I have just been idly surfing and have landed at a discussion on whether there was a database of open databases. Of course, the answer is that there are many and they are called data hubs or registries.
I also learned that Google have a service I did not know about, the Google Data Explorer. Here's an example of per capita greenhouse gases for some countries whose name starts with 'N'. Look, New Zealand is at the top, mainly due to our emissions from pastoral agriculture.
The data is up to 2012 and is credited (in the footer of the page) to the World Resources Institute CAIT 2.0 climate data explorer. Then oddly, in the next line of the footer, is the annotation "copyright Google 2014". I guess I am surprised not to see a Creative Commons licence.
A little more exploring revealed that someone had asked the question what is the copyright if I want to use a graph on Wikimedia?. The question was asked in 2013 and has never been answered. My answer would be just get the data from CAIT 2.0 climate data explorer, make your own graph and upload to Wikimedia Commons where you of course choose a Creative Commons licence.
That reinforces this comment on the original database of databases discussion.

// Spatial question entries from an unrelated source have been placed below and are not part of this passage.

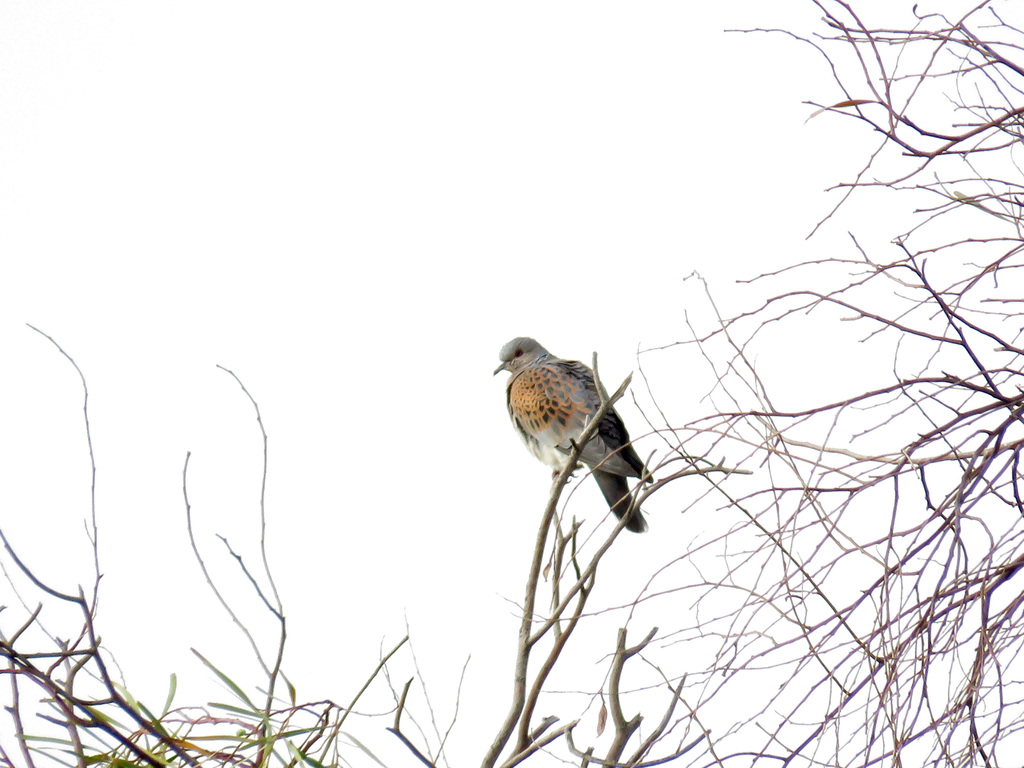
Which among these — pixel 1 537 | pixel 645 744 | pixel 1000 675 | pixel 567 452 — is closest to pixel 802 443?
pixel 1000 675

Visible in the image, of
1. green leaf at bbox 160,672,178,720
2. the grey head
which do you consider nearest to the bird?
the grey head

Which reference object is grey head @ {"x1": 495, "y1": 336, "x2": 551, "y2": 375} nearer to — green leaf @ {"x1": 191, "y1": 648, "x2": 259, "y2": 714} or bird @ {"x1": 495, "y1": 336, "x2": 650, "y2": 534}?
bird @ {"x1": 495, "y1": 336, "x2": 650, "y2": 534}

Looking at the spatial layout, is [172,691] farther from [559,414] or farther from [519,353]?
[519,353]

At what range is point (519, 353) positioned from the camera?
5.79 m

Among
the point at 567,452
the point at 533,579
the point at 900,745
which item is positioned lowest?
the point at 900,745

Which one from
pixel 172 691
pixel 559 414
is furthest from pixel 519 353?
pixel 172 691

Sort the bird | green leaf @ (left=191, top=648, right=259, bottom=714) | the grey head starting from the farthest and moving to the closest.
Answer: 1. the grey head
2. the bird
3. green leaf @ (left=191, top=648, right=259, bottom=714)

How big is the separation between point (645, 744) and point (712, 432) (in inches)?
25.2

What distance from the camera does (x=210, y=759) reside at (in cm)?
141

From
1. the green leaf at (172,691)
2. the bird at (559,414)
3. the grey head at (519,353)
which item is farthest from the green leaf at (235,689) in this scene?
the grey head at (519,353)

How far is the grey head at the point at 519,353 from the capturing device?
5.76 meters

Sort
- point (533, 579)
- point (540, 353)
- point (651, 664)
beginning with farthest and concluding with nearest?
point (540, 353) → point (533, 579) → point (651, 664)

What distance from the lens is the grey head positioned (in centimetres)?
576

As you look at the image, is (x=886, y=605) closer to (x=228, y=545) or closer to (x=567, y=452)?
(x=228, y=545)
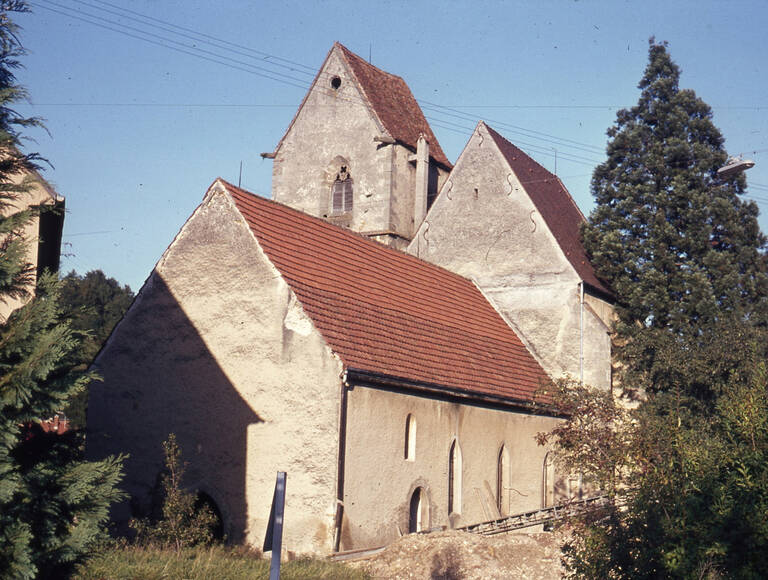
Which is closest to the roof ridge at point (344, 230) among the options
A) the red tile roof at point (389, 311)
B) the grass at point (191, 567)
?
the red tile roof at point (389, 311)

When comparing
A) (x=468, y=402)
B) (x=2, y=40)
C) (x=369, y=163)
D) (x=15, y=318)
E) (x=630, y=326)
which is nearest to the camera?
(x=15, y=318)

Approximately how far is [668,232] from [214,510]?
14.7 meters

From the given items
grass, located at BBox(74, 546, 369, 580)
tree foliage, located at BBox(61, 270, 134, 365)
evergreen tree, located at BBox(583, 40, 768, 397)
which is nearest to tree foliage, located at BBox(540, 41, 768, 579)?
evergreen tree, located at BBox(583, 40, 768, 397)

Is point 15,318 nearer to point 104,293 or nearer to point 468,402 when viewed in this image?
point 468,402

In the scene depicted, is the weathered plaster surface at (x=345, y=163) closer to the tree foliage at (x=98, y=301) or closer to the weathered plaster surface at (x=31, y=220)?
the tree foliage at (x=98, y=301)

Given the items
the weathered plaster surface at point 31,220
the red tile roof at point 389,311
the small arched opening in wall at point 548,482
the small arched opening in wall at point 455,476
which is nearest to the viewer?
the weathered plaster surface at point 31,220

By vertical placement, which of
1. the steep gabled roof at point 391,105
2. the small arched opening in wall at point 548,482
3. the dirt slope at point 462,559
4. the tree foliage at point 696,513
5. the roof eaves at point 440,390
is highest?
the steep gabled roof at point 391,105

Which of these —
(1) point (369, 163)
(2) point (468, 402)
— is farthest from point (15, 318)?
(1) point (369, 163)

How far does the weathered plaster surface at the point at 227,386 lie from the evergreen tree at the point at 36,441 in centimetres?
801

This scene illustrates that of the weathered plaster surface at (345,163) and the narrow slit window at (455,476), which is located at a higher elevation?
the weathered plaster surface at (345,163)

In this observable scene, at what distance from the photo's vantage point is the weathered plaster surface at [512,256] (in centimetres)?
2602

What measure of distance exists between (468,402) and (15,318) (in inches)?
529

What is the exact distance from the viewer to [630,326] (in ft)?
83.8

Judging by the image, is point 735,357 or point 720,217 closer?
point 735,357
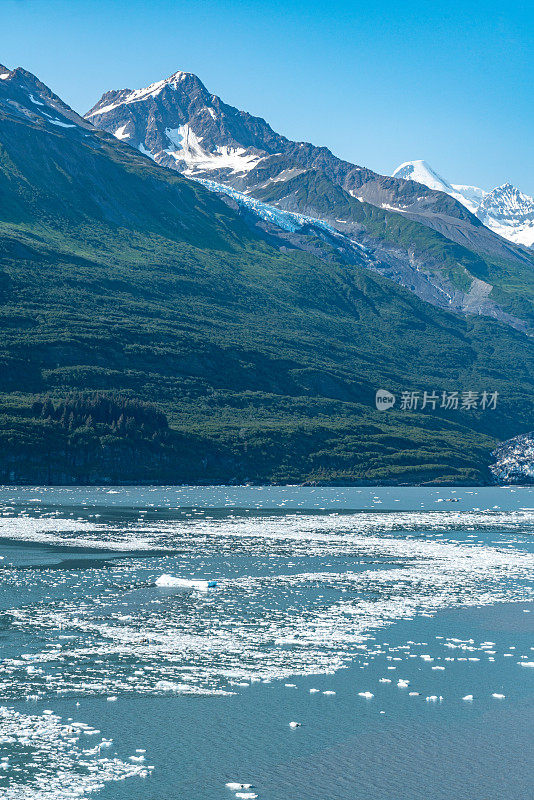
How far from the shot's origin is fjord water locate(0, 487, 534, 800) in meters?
34.3

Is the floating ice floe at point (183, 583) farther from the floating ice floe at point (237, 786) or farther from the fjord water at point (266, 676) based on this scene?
the floating ice floe at point (237, 786)

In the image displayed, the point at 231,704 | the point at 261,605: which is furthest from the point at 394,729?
the point at 261,605

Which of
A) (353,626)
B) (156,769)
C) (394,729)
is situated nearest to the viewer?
(156,769)

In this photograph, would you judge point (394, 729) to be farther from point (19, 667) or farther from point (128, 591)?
point (128, 591)

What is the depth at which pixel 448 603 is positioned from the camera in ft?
224

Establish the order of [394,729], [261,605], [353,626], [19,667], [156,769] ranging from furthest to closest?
[261,605] < [353,626] < [19,667] < [394,729] < [156,769]

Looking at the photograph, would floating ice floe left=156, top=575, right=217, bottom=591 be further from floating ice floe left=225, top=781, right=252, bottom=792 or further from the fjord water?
floating ice floe left=225, top=781, right=252, bottom=792

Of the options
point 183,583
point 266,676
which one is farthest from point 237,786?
point 183,583

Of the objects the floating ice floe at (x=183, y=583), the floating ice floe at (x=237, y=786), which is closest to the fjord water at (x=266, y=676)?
the floating ice floe at (x=237, y=786)

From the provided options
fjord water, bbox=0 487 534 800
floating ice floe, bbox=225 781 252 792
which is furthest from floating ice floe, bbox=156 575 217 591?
floating ice floe, bbox=225 781 252 792

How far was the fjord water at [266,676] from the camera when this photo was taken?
34281 millimetres

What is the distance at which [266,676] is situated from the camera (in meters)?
46.9

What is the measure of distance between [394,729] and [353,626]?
1976 centimetres

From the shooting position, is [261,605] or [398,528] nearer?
[261,605]
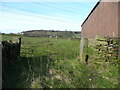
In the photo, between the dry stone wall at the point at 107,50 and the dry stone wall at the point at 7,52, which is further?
the dry stone wall at the point at 107,50

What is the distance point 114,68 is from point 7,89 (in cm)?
465

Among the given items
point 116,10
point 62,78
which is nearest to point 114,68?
point 62,78

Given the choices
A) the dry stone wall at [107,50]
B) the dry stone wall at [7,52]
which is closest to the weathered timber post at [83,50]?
the dry stone wall at [107,50]

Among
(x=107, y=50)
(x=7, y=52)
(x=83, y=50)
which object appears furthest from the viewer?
(x=107, y=50)

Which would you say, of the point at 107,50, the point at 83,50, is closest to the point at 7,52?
the point at 83,50

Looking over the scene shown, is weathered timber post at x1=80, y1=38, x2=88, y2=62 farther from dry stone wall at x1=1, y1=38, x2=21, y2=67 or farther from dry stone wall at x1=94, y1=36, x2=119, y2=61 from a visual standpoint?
dry stone wall at x1=1, y1=38, x2=21, y2=67

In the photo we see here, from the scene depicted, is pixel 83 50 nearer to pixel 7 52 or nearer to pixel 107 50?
pixel 107 50

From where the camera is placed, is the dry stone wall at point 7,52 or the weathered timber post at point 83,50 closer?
the dry stone wall at point 7,52

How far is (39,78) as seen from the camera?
462 cm

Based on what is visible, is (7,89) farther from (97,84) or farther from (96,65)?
(96,65)

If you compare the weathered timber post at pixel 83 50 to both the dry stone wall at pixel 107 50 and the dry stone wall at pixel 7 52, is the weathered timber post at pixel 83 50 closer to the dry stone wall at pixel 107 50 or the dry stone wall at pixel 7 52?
the dry stone wall at pixel 107 50

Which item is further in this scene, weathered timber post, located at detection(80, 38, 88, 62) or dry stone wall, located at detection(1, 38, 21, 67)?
weathered timber post, located at detection(80, 38, 88, 62)

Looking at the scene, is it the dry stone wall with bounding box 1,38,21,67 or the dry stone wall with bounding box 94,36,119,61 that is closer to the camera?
the dry stone wall with bounding box 1,38,21,67

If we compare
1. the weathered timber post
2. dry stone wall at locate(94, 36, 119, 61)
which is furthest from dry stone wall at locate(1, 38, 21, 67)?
dry stone wall at locate(94, 36, 119, 61)
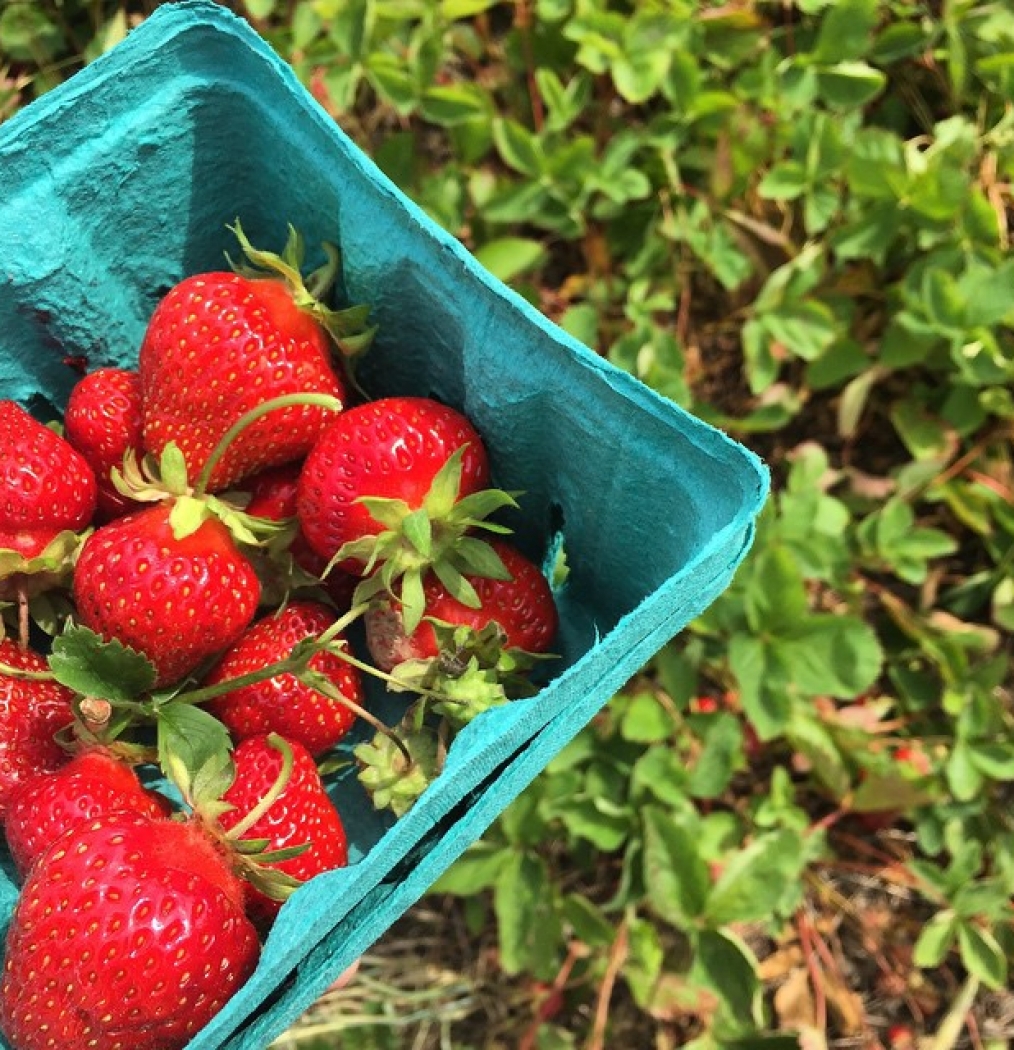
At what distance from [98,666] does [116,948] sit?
16 cm

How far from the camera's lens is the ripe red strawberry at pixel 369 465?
2.28ft

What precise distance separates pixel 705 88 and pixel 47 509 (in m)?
0.89

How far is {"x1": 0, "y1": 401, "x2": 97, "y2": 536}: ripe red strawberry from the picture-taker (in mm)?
705

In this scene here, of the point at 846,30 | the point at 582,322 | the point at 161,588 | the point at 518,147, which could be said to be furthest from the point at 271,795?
the point at 846,30

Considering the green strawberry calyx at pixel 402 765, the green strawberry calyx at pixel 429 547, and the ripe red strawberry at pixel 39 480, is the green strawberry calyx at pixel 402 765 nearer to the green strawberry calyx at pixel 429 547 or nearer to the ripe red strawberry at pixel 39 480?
the green strawberry calyx at pixel 429 547

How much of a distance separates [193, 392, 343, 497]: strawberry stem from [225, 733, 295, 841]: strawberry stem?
0.16m

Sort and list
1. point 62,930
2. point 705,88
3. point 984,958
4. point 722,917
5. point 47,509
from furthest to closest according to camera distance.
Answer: point 705,88 < point 984,958 < point 722,917 < point 47,509 < point 62,930

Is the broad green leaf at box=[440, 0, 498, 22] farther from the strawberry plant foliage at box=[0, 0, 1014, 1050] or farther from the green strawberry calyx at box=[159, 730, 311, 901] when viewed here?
the green strawberry calyx at box=[159, 730, 311, 901]

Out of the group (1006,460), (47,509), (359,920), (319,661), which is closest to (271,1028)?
(359,920)

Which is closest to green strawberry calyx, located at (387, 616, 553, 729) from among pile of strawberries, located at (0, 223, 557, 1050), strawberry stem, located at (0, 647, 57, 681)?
pile of strawberries, located at (0, 223, 557, 1050)

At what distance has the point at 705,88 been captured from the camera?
1.27m

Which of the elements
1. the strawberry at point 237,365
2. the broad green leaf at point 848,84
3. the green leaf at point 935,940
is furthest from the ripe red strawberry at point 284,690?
the broad green leaf at point 848,84

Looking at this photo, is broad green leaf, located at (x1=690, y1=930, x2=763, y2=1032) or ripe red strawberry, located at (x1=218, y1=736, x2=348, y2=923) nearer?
ripe red strawberry, located at (x1=218, y1=736, x2=348, y2=923)

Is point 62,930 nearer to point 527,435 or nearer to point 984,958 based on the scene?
point 527,435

"Google Public Data Explorer is very limited in scope, rather than the comprehensive catalogue of the world's data that I suggested they might choose to do. GPDE has only 136 datasets, for which they done the manual work of putting into a database, so that they can offer visualizations. I can't see any activity on it since launch in 2010".
So I guess Google starts projects, but sometimes just doesn't maintain them.